▶ [Assignment] Take the material below and reproduce, word for word, only the lines from the line with "Emilio Pucci Vallauris" through the line with "DTOM PVC Patch ( ACU )".

***** Data for processing

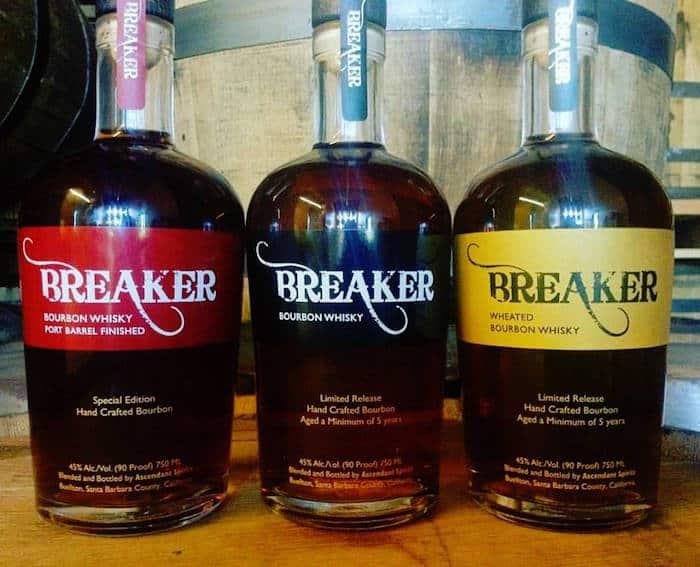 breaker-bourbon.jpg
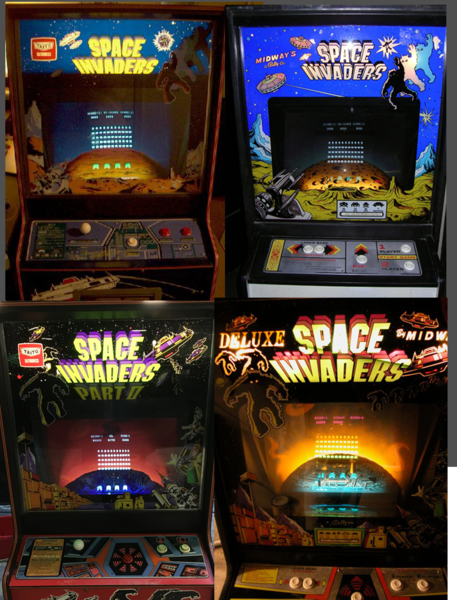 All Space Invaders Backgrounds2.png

**********
***** Data for processing

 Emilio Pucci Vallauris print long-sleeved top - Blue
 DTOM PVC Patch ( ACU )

**********
***** Data for processing

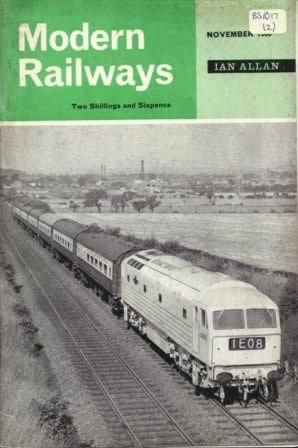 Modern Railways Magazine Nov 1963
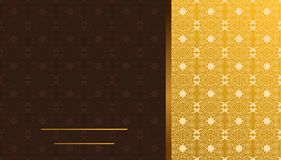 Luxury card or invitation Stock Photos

**********

▶ [Result]
 Emilio Pucci Vallauris print long-sleeved top - Blue
 DTOM PVC Patch ( ACU )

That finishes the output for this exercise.